▸ What you should do: Continue the account of early breastfeeding struggles below from its last line, writing the section that follows the heading "5. I was self-conscious about nursing in public."

▸ Given passage:

Laura Gruber at www.breastfeedinghousecalls.com was absolutely, 100%, a lifesaver for me. My mom was in town visiting and was helping me get back on track nursing, but I distinctly remember sitting in the nursery, crying while feeding my baby and thinking this is just not how it’s supposed to be. On impulse, I googled “san antonio lactation consultants” and called one of the hospitals, who referred me to Laura. I dialed the number and, I kid you not, Laura not only picked up, but said she was literally down the street from my condo. Two hours later she was at my house, gently helping me to realize where I had taken some missteps, and helping me get back on my feet in terms of breastfeeding my baby. Although God’s timing was perfect, a part of me will always wish that I had just reached out and called for help sooner. If anyone in the San Antonio area is in need of support like I was, I highly recommend giving Laura a call.
4. I chose a General Practitioner instead of a Pediatrician.
In Indiana, where I’m originally from, unless your child is unusually ill, most people simply see a family doctor for all their needs. Cora was happy and healthy for the most part, so we settled into a check-up routine with a General Practitioner in San Antonio that we were reasonably satisfied with. The problem was, this General Practitioner didn’t see enough infants to be able to tell that Cora was unusually thin, especially for starting out at an above average birth weight. They didn’t ask me the right questions, and I didn’t give the right answers. It wasn’t until Laura stepped in to the picture that she immediately referred us to Dr. Adetona at Practical Approach Pediatrics, a warm and caring pediatrician who was able to see Cora immediately. He was available to us 24/7 while we fought to get my breastfeeding back on track. Although, in the end, we had to supplement with formula for about 3 months to get Cora up to a weight we were all comfortable with, Dr. Adetona supported our decision to keep breastfeeding 100%, and truly made me feel empowered as a mother, not defeated.
5. I was self-conscious about nursing in public.

▸ Raw data:
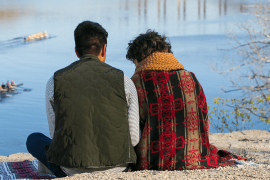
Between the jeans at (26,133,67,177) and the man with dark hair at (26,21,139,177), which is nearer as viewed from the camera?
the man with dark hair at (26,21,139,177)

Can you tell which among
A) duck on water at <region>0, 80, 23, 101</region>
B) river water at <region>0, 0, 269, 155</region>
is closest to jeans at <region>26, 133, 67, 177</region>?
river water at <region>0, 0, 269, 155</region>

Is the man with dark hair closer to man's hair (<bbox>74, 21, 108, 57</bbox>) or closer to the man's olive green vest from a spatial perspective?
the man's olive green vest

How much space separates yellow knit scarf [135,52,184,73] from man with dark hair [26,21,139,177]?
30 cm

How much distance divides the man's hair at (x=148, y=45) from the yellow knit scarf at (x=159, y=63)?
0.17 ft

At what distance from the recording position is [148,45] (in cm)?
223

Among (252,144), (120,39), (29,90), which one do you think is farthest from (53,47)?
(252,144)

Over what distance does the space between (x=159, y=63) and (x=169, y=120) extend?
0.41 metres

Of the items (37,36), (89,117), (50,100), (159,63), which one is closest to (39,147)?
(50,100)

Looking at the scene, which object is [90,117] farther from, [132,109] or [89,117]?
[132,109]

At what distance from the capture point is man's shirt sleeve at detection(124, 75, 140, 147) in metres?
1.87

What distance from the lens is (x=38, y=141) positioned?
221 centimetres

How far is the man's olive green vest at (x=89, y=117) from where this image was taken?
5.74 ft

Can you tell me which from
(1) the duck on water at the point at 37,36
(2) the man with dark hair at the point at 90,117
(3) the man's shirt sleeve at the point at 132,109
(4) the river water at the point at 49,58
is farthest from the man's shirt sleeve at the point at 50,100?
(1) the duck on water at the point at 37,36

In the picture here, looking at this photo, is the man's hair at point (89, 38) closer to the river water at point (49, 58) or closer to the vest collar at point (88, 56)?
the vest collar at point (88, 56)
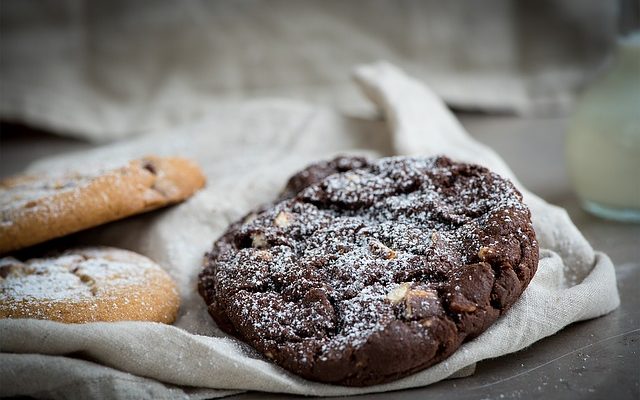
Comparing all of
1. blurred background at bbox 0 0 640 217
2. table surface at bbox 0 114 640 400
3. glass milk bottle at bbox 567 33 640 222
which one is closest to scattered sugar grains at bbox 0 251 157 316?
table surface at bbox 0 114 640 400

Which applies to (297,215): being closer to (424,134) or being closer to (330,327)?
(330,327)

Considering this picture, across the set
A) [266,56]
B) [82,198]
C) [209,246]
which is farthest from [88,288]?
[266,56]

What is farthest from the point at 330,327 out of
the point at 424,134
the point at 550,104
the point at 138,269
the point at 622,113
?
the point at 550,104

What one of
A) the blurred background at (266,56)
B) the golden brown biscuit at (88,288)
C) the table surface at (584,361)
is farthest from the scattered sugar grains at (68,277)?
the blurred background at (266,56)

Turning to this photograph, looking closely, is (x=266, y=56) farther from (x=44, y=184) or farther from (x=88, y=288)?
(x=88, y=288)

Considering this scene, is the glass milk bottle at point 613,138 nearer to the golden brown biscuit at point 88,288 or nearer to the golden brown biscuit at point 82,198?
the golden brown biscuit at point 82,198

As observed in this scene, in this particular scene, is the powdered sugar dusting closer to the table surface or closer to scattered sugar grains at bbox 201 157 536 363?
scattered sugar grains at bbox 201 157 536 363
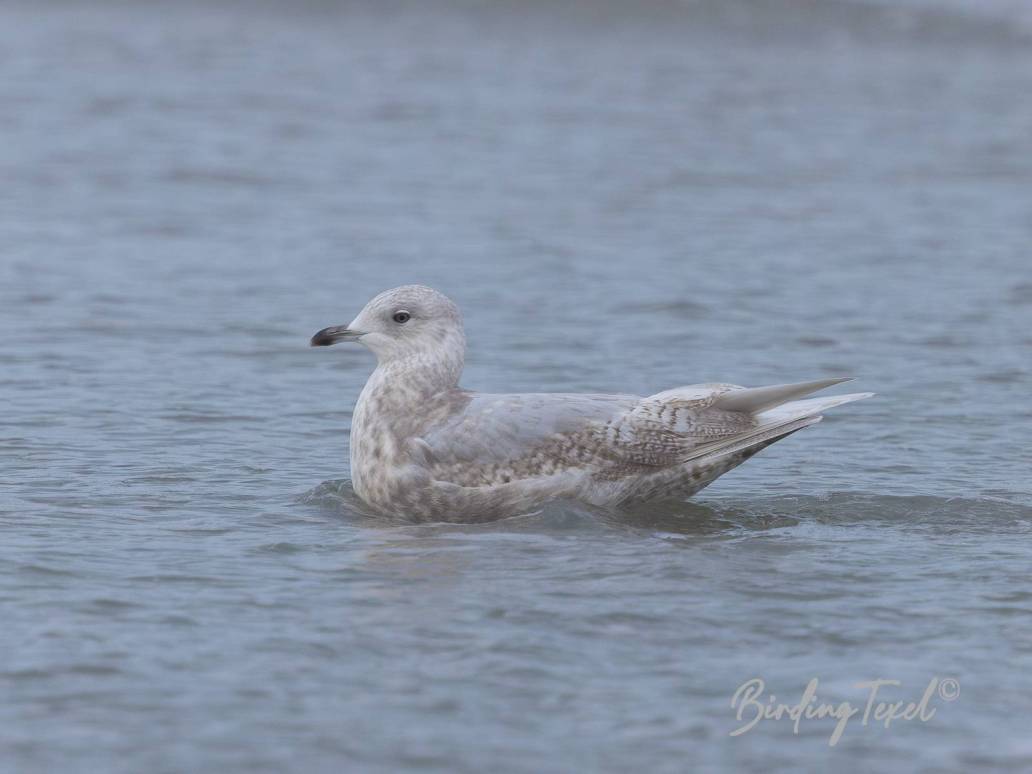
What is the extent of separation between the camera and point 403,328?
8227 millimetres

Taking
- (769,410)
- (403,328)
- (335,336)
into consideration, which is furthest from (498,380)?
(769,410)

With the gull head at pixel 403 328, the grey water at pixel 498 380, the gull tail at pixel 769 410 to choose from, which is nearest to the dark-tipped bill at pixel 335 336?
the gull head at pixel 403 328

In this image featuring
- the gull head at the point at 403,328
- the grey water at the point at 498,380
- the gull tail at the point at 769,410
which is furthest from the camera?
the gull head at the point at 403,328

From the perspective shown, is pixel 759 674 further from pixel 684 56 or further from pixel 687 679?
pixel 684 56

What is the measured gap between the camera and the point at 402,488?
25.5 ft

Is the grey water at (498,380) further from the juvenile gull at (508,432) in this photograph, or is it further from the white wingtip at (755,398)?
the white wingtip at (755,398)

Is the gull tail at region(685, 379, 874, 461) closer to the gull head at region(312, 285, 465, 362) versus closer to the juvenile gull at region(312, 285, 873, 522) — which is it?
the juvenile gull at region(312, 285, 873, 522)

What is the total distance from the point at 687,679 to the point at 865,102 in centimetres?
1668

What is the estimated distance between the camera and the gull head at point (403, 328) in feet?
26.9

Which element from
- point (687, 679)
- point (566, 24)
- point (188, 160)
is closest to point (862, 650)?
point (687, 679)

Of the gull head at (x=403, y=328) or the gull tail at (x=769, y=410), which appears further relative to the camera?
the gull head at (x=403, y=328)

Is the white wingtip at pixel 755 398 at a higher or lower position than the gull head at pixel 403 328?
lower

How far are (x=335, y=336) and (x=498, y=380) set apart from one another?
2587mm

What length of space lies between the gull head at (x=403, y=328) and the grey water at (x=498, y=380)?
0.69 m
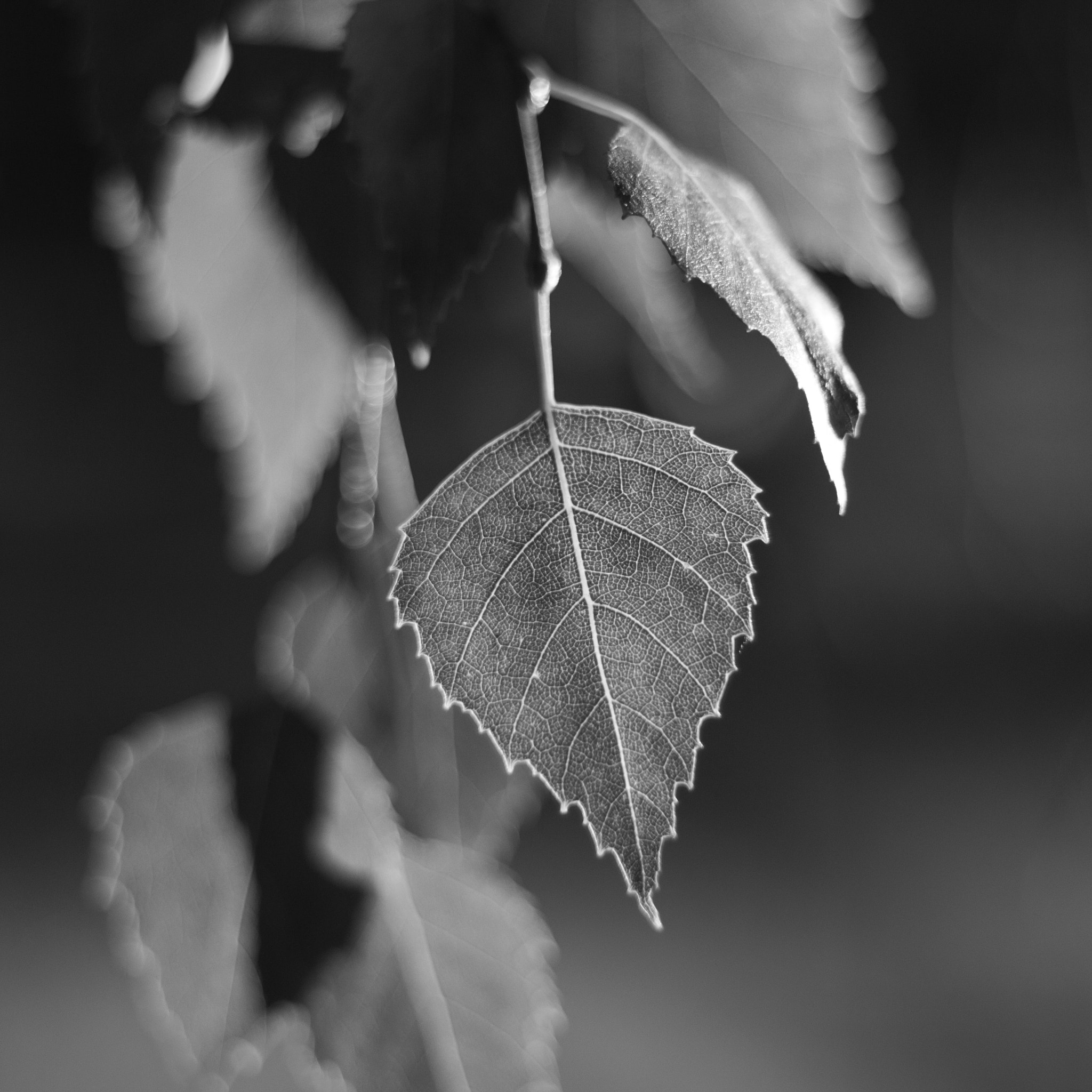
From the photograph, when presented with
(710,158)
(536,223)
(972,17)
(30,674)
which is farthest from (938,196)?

▸ Exercise result:
Nursing in public has been controversial as of late, and I wasn’t immune to the social misconceptions people have about breastfeeding. My mom gently urged me to take Cora out and become comfortable with feeding her while out and about, but I just wasn’t confident in my own abilities. What helped me more than anything was attending a San Antonio Natural Parenting play group where I saw women breastfeeding their little ones, sans cover or any hint of embarrassment. After that, I found my inner strength, and now I’m able to breastfeed when and where Cora needs to. Yes, I still usually use a nursing cover, but I completely and 100% support mamas who don’t want to cover their babies. For me, the freedom to nurse is something that is imperative for a new mom to be successful at breastfeeding. I know it certainly would have made my situation less stressful.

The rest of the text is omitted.